Lab-grown retinas explain why people see colors dogs can’t see

With human retinas grown in a petri dish, researchers discovered how a derivation of vitamin A generates specialized cells that allow humans to see millions of colors, an ability that dogs, cats and other mammals only possess. not.

“These retinal organoids allowed us for the first time to study this very human-specific trait,” said author Robert Johnston, associate professor of biology. “It’s a huge question of what makes us human, what makes us different.”

The results, published in PLOS Biology, improve understanding of color blindness, age-related vision loss, and other diseases related to photoreceptor cells. They also demonstrate how genes direct the human retina to make specific color-detecting cells, a process that scientists thought was controlled by thyroid hormones.

By changing the cellular properties of the organoids, the research team discovered that a molecule called retinoic acid determines whether a cone will specialize in detecting red or green light. Only humans with normal vision and closely related primates develop the red sensor.

For decades, scientists thought that red cones formed through a coin-flip mechanism in which cells randomly committed to detecting green or red wavelengths. Research by Johnston’s team recently suggested that the process may be controlled by thyroid hormone levels. Instead, the new research suggests that red cones materialize through a specific sequence of events orchestrated by retinoic acid in the eye.
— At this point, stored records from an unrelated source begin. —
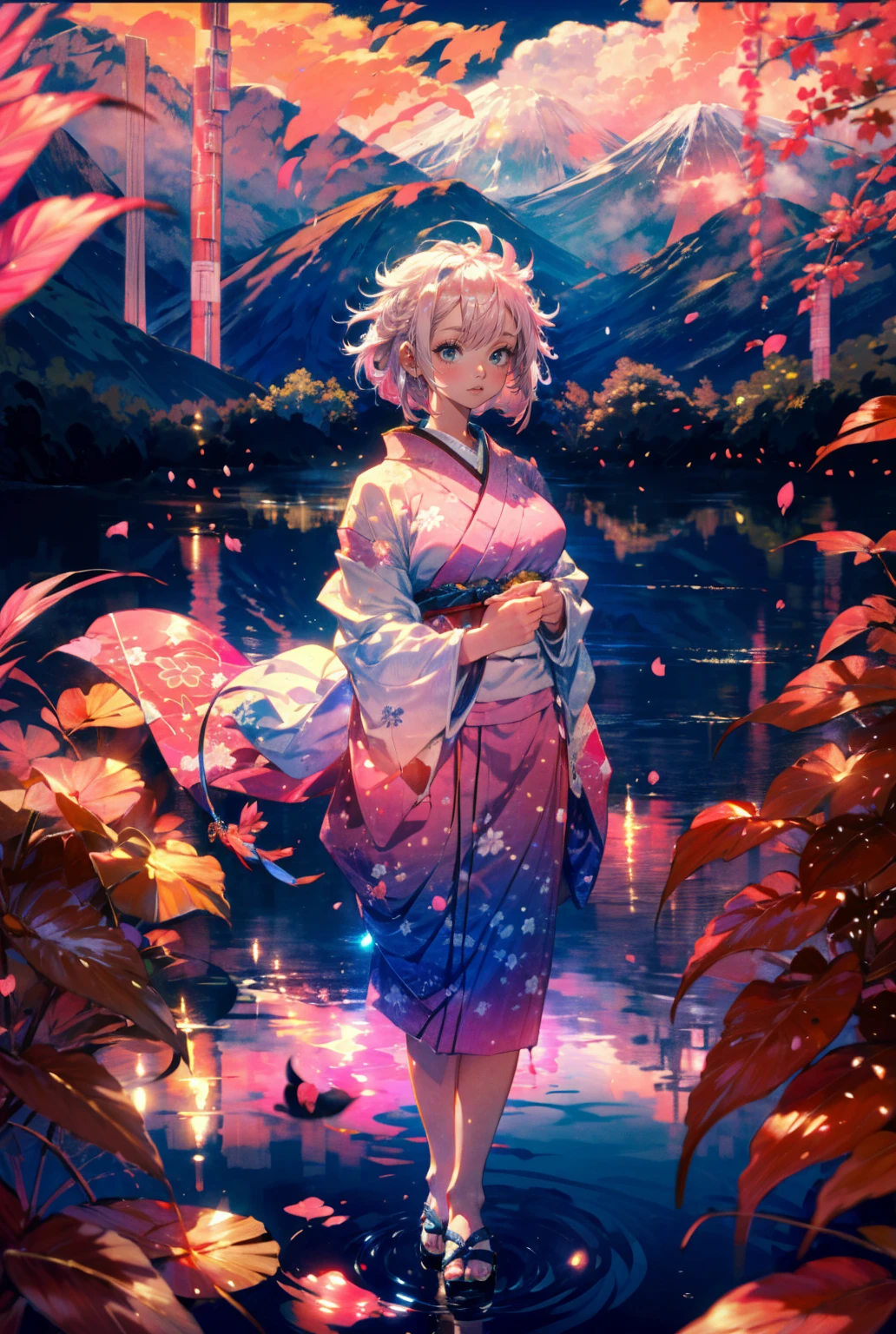 1girl,cute,beautiful,(((pink short hair,blue eyes))),big breast,wearing kimono,colorful kimono,standing lakeside,
outdoor,mount Fuji,reflection to lake,sunshine,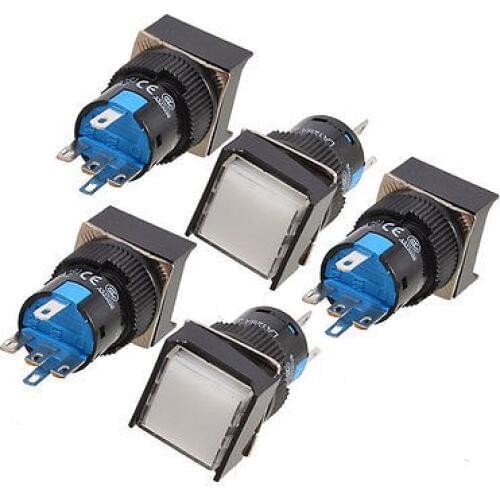 White Square Cap 1NO 1NC AC 250V 5A Momentary Push Button Switch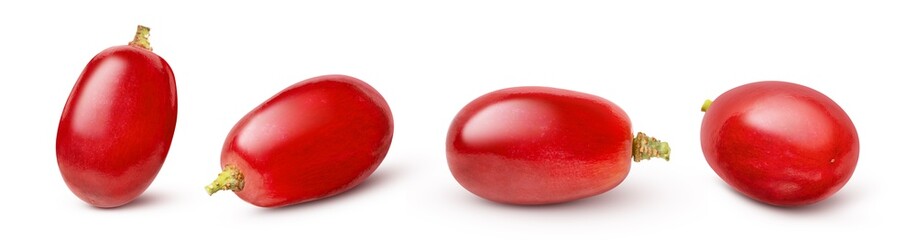 Set of red grape isolated on white background.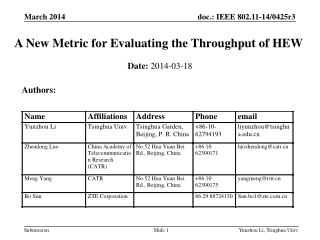 A New Metric for Evaluating the Throughput of HEW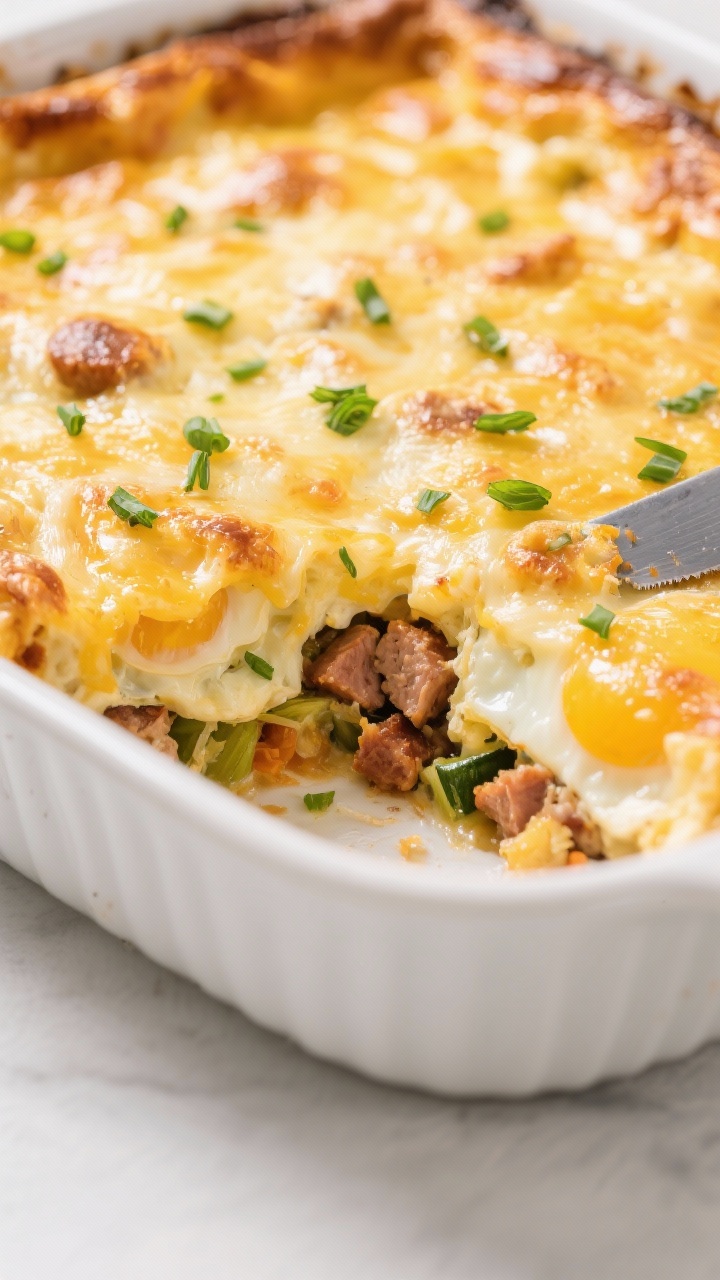 Fresh out of the oven — golden top: Three-quarter angle of the baked low-carb breakfast casserole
The team found that high levels of retinoic acid early in organoid development correlated with higher ratios of green cones. Similarly, low levels of acid changed the genetic instructions of the retina and generated red cones later in development.

“There may still be some element of chance involved in this, but our big discovery is that retinoic acid is produced early in development,” Johnston said. “This timing is really important for learning and understanding how these cone cells are made.”

Green and red cone cells are remarkably similar, except for a protein called opsin, which detects light and tells the brain what colors people see. Different opsins determine whether a cone will become a green or red sensor, although the genes for each sensor remain 96% identical. Using a revolutionary technique that spotted these subtle genetic differences in the organoids, the team tracked changes in the cone ratio over 200 days.

“Because we can control in organoids the population of green and red blood cells, we can sort of nudge the pool to be greener or redder,” said author Sarah Hadyniak, who led the research as student in Johnston’s lab and is now at Duke University. “This has implications for determining exactly how retinoic acid acts on genes.”

The researchers also mapped the highly variable proportions of these cells in the retinas of 700 adults. Seeing how the proportions of green and red cones changed in humans was one of the most surprising findings of the new research, Hadyniak said.

Scientists still don’t really understand how the ratio of green to red cones can vary so much without affecting a person’s vision. If these cell types determined the length of a human arm, the different ratios would produce “surprisingly different” arm lengths, Johnston said.

To better understand diseases such as macular degeneration, which causes the loss of light-sensitive cells near the center of the retina, researchers are working with other Johns Hopkins laboratories. The goal is to deepen their understanding of how cones and other cells link to the nervous system.

“The hope for the future is to help people with these vision problems,” Johnston said. “It’s going to take a little while for that to happen, but just knowing that we can make these different types of cells is very, very promising.”

Other Johns Hopkins authors include Kiara C. Eldred, Boris Brenerman, Katarzyna A. Hussey, Joanna FD Hagen, Rajiv C. McCoy, Michael EG Sauria, and James Taylor; as well as James A. Kuchenbecker, Thomas Reh, Ian Glass, Maureen Neitz and Jay Neitz of the University of Washington.